Jet lag had cut me down around midnight the day of my return from Tehran, but my fractured body clock sounded its alarm at 4:30 a.m. the following morning. I got up, went to the kitchen, flipped on the TV and surfed my way through the channels, landing on CNN's "American Morning" with Soledad O'Brien. Her every hair in place, perfectly manicured lip line and striking mascara. She reported that I was in Tehran -- present tense -- on behalf of The San Francisco Chronicle, as, in fact, I sat in my Northern California kitchen. She followed by saying that while she didn't agree with me on many things, I seemed to be a thoughtful and well-read man (I'll confirm nor deny neither). Then as footage of me ran from the farewell given me by the Film Museum of Iran, she observed that I looked to be "playing the part" of a journalist. Gravitating toward such a packageable level of human insight, it dazzles the imagination that she is capable of making the connection. Being an actor, and the notion of playing the part of a journalist? Get it?

In fact, the tape CNN was airing had been recorded following my official duties in Iran, in essence, on my way to the airport, and had nothing whatever to do with journalism. Played or realized. And it didn't end there. The talking heads had me as an anti-American/pro-Iranian sensation, banking one inaccurate presumption after another.

While the dismissive editorializing and trivial attacks on me may be perceived as bickering over details in the life of a Hollywood actor, the reporting of the number of dead and the purpose of war are not. I couldn't help thinking about the irony: I had just returned to my own country, where we had a "free press," after spending several days in a country that clearly does not. Information is controlled, restricted, altered to fit the needs and purposes of those in power. And here was my own American free press, reporting me to be thousands of miles away from my kitchen in Northern California.

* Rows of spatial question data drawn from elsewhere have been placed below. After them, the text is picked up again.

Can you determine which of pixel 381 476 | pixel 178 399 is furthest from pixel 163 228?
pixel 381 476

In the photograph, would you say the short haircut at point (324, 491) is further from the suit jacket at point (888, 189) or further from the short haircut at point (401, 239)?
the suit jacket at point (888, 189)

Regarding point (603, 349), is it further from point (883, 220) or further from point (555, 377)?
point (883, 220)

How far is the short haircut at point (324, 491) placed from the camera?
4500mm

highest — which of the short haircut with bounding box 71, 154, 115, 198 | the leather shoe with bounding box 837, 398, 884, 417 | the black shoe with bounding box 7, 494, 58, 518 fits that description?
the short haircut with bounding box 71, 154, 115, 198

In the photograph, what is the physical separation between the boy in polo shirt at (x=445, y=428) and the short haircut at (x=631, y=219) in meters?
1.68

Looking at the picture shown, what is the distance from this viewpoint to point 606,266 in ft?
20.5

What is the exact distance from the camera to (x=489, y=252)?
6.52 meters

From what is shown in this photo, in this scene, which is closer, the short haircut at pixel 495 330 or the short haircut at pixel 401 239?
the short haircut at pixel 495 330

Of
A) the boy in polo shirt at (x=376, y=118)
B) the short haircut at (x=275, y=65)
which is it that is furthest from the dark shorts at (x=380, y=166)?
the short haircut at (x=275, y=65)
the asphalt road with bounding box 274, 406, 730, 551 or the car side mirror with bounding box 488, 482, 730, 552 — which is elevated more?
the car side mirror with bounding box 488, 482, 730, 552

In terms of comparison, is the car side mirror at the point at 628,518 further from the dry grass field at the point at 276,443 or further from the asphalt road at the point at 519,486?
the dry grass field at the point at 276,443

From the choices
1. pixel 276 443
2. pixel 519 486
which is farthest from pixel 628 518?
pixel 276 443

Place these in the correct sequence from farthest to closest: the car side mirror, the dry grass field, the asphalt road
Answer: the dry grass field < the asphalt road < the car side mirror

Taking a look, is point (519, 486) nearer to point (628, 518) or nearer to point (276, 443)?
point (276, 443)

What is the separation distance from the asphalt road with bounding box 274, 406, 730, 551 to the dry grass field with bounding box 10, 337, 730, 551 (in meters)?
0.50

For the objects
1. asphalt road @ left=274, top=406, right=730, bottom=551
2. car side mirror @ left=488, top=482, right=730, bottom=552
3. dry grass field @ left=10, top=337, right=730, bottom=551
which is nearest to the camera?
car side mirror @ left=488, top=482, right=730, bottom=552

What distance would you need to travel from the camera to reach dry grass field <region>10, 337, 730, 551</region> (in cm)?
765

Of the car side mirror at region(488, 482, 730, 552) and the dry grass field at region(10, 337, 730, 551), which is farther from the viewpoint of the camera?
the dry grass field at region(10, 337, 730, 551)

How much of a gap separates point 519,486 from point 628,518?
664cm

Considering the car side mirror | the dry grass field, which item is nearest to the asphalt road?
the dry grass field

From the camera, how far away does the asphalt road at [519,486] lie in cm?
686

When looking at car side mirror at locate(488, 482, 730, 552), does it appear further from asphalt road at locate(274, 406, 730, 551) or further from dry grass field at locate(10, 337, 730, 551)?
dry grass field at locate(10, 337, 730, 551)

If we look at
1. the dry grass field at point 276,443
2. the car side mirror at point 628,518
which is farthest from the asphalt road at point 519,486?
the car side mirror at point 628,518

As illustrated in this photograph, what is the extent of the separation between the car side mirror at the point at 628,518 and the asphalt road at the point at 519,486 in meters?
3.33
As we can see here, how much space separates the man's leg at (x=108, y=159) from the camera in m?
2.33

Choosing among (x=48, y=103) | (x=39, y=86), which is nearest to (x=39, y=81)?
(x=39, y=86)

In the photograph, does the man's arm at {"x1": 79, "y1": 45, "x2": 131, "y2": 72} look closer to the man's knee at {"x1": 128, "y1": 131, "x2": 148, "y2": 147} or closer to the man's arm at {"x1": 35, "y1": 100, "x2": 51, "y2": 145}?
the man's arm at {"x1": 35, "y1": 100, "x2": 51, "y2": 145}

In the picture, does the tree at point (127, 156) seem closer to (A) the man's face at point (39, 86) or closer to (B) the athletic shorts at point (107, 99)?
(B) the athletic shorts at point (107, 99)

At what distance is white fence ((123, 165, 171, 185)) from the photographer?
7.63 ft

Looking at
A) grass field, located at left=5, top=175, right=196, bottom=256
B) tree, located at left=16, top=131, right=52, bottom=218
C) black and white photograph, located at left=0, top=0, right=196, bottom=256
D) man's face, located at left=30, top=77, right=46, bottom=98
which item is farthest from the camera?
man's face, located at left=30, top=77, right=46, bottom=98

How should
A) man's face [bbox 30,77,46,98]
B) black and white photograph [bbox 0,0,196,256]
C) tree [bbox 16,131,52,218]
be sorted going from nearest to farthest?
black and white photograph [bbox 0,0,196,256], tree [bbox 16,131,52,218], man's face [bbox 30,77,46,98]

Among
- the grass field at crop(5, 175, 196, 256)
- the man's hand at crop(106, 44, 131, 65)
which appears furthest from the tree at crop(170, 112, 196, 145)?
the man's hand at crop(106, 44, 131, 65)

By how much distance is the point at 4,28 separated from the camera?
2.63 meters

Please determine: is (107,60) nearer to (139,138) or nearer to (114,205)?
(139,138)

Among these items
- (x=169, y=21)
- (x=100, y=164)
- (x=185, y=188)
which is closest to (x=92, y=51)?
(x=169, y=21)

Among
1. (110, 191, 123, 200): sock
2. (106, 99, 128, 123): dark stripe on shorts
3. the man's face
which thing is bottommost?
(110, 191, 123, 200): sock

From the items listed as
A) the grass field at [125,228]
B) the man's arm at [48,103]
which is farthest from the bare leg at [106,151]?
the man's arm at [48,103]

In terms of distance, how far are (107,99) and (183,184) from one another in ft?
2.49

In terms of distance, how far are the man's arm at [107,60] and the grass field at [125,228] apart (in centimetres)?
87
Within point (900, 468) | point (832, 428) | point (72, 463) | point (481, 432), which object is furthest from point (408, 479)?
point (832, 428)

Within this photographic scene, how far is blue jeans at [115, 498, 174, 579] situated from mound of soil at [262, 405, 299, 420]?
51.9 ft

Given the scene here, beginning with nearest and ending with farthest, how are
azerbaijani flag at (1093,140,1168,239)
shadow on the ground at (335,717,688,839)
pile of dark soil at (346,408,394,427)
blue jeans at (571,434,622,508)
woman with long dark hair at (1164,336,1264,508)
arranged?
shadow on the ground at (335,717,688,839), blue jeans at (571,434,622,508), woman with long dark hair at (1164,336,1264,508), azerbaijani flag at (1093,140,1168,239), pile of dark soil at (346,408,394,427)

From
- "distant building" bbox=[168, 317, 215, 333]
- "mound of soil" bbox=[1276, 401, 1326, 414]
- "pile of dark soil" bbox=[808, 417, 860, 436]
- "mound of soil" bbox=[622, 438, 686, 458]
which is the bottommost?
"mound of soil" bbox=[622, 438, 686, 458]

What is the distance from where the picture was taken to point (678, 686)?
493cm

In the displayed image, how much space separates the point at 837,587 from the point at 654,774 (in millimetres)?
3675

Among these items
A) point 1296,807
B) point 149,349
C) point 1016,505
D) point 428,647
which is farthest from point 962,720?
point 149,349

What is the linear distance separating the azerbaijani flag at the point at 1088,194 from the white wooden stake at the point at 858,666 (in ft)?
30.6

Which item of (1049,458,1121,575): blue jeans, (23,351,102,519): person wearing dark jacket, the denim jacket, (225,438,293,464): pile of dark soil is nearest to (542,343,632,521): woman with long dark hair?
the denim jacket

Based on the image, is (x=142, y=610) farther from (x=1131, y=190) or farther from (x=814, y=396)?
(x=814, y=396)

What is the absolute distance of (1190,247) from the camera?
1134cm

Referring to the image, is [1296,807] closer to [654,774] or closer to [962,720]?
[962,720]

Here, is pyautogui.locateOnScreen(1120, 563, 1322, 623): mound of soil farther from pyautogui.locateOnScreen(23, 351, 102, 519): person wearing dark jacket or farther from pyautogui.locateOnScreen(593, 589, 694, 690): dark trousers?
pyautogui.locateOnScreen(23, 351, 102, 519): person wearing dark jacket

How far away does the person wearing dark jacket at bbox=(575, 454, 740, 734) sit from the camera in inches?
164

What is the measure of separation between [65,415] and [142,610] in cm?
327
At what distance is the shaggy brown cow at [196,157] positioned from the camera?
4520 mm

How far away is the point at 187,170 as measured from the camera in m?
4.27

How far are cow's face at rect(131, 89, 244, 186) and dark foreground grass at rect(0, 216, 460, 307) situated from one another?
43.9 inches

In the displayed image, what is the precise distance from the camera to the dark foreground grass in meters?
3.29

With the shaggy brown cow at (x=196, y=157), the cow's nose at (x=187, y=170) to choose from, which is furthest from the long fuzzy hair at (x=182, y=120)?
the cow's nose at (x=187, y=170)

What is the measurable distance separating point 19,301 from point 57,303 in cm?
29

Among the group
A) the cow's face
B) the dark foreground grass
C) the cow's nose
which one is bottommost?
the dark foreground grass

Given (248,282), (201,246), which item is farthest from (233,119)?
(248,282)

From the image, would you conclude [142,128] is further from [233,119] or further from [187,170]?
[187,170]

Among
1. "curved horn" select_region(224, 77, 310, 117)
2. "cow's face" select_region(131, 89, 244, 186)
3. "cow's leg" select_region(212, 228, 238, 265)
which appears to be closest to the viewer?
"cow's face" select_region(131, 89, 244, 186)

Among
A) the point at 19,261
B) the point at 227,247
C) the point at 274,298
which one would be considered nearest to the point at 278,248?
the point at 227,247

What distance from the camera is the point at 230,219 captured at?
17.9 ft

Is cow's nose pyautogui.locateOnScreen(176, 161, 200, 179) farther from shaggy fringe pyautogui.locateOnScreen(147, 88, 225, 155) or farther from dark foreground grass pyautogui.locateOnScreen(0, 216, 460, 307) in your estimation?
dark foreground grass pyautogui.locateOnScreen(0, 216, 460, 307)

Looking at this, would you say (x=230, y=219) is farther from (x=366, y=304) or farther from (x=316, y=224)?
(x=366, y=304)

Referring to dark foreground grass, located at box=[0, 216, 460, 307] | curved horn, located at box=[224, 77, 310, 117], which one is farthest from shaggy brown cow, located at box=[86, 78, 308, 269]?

As the Iranian government strives to keep the people in the dark, consider the outside world and our perception of this ancient, now strongly conservative culture. What we know of Iran comes largely from news sources. But if news sources can't track the current whereabouts of an actor-journalist, can we depend on the accuracy of the information we are receiving about Iran? These questions relate to accuracy of information. So what of the spin? Look at it, more than 1,800 young Americans have been killed in Iraq and Afghanistan, more than 10,000 maimed and wounded. Numerous contractors dead. Human aid workers dead. U.N. staffers blown out of their lives by a truck bomb, and of course, the untold numbers of civilian casualties unspecified in a war justified, not by persuasion but by fear. Our nation seems under a spell where courage is violence, and the archives will show in television coverage and newspaper print, both through spun journalism and even more dominantly, editorial restriction, a consistency of media support for the casting of that spell. And with Iran now in the crosshairs of the nuclear debate, we might note that the most costly and competitive arms race in the world is taking place right here at home, between Los Alamos and Livermore laboratories. Those facts, above all, seem to me to dictate the importance of accurate and truthful reporting, on all sides of the world debate.

As I came to the end of the writing of this piece, I was in London. It was Thursday morning, July 7. I had been writing all night and was rushing to get a cab to the train station, where I'd board the Euro-star to Paris to attend the wedding of a friend. I came out the door of my hotel and asked the bellman to call me a taxi. There were sirens blaring in all directions within blocks of where I stood.

I said, "What's going on?"

He told me, "There's been an explosion."